Fender
Nie będę cię więcej słuchać
ani jednego słowa
oprócz barwy głosu i tonu
nie dotrze do mnie już nic
Posłucham cię jak solówki
Claptona lub Knopflera
mianuję sułtanem swingu
i Laylą stanę u boku
Twoje historie z dzieciństwa
rzucę o ścianę z Watersem
a kiedy będziesz brał oddech
i próbował znienacka umknąć
na ciemną stronę księżyca
przestawię cię na basy
aż wyznasz mi co trzeba
nad wyraz przejętym Stingiem
a ja podstępnie cię wzmocnię
Twin amplifierem
by wszyscy w okolicy słyszeli
jak pełną parą fałszujesz
wyłącznie i tylko dla mnie
Love Me Fender
Bejbe
14.07.2011.
Ewa Parma, ur.1961.
Anglistka, poetka, fanka Marillion, Karkonoszy i Czesława Miłosza.

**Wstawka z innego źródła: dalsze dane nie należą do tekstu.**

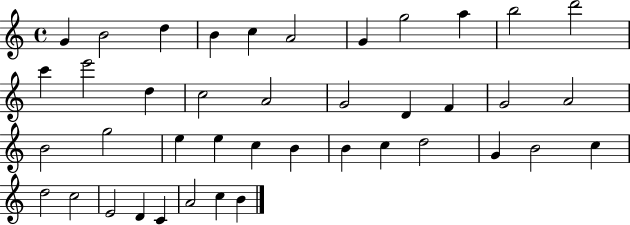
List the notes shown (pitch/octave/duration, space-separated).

G4/q B4/h D5/q B4/q C5/q A4/h G4/q G5/h A5/q B5/h D6/h C6/q E6/h D5/q C5/h A4/h G4/h D4/q F4/q G4/h A4/h B4/h G5/h E5/q E5/q C5/q B4/q B4/q C5/q D5/h G4/q B4/h C5/q D5/h C5/h E4/h D4/q C4/q A4/h C5/q B4/q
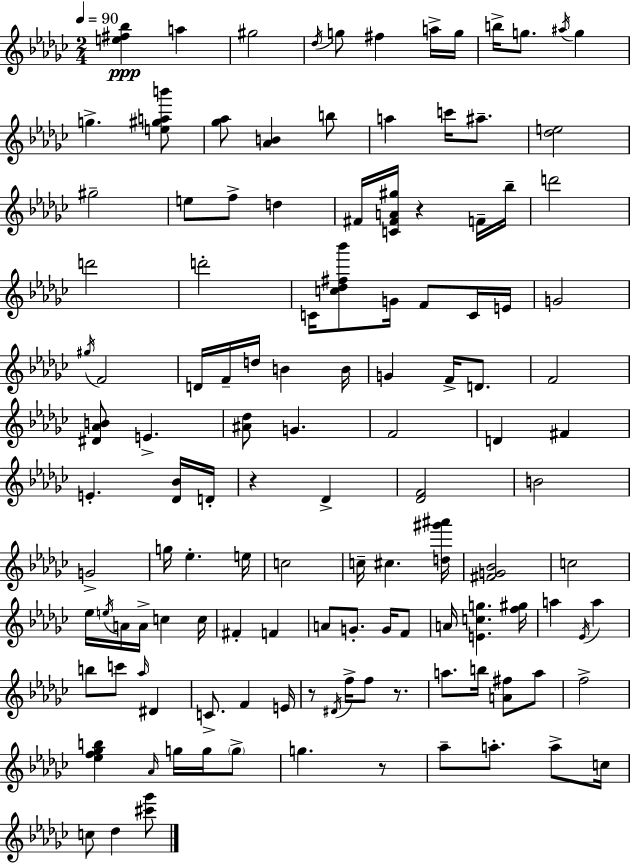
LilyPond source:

{
  \clef treble
  \numericTimeSignature
  \time 2/4
  \key ees \minor
  \tempo 4 = 90
  <e'' fis'' bes''>4\ppp a''4 | gis''2 | \acciaccatura { des''16 } g''8 fis''4 a''16-> | g''16 b''16-> g''8. \acciaccatura { ais''16 } g''4 | \break g''4.-> | <e'' gis'' a'' b'''>8 <ges'' aes''>8 <aes' b'>4 | b''8 a''4 c'''16 ais''8.-- | <des'' e''>2 | \break gis''2-- | e''8 f''8-> d''4 | fis'16 <c' fis' a' gis''>16 r4 | f'16-- bes''16-- d'''2 | \break d'''2 | d'''2-. | c'16 <c'' des'' fis'' bes'''>8 g'16 f'8 | c'16 e'16 g'2 | \break \acciaccatura { gis''16 } f'2 | d'16 f'16-- d''16 b'4 | b'16 g'4 f'16-> | d'8. f'2 | \break <dis' aes' b'>8 e'4.-> | <ais' des''>8 g'4. | f'2 | d'4 fis'4 | \break e'4.-. | <des' bes'>16 d'16-. r4 des'4-> | <des' f'>2 | b'2 | \break g'2-> | g''16 ees''4.-. | e''16 c''2 | c''16-- cis''4. | \break <d'' gis''' ais'''>16 <fis' g' bes'>2 | c''2 | ees''16 \acciaccatura { e''16 } a'16 a'16-> c''4 | c''16 fis'4-. | \break f'4 a'8 g'8.-. | g'16 f'8 a'16 <e' c'' g''>4. | <f'' gis''>16 a''4 | \acciaccatura { ees'16 } a''4 b''8 c'''8 | \break \grace { aes''16 } dis'4 c'8.-> | f'4 e'16 r8 | \acciaccatura { dis'16 } f''16-> f''8 r8. a''8. | b''16 <a' fis''>8 a''8 f''2-> | \break <ees'' f'' ges'' b''>4 | \grace { aes'16 } g''16 g''16 \parenthesize g''8-> | g''4. r8 | aes''8-- a''8.-. a''8-> c''16 | \break c''8 des''4 <cis''' ges'''>8 | \bar "|."
}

Uważa, że bycie poetą jest jak bycie alkoholikiem: jest się nim zawsze, nawet jeśli się nie pisze - aż do chwili, gdy znów przychodzi ta przemożna ochota, by coś skrobnąć, bo przecież kto nie pisze - nie żyje...
Debiutowała w roku 1987 w "Tak i Nie". Publikowała wiersze, prozę, eseje i tłumaczenia poezji amerykańskiej poetki Lindy Nemec Foster m.in. w "Poezji", "Literaturze", "Czasie Kultury", "Śląsku", "Młodej Sztuce", „Migotaniach Przejaśnieniach”, antologii młodej poezji dolnośląskiej "Imiona istnienia"i licznych antologiach pokonkursowych. Jej wiersze przetłumaczone na język angielski znalazły się w kilku amerykańskich magazynach literackich (The Los Angeles Review , The Connecticut River Review, Artful Dodge, Mr Cogito, International Poetry Review). Wydała tomiki "Tylko dla modliszek"(1991) i „W strefie ognia” (2010).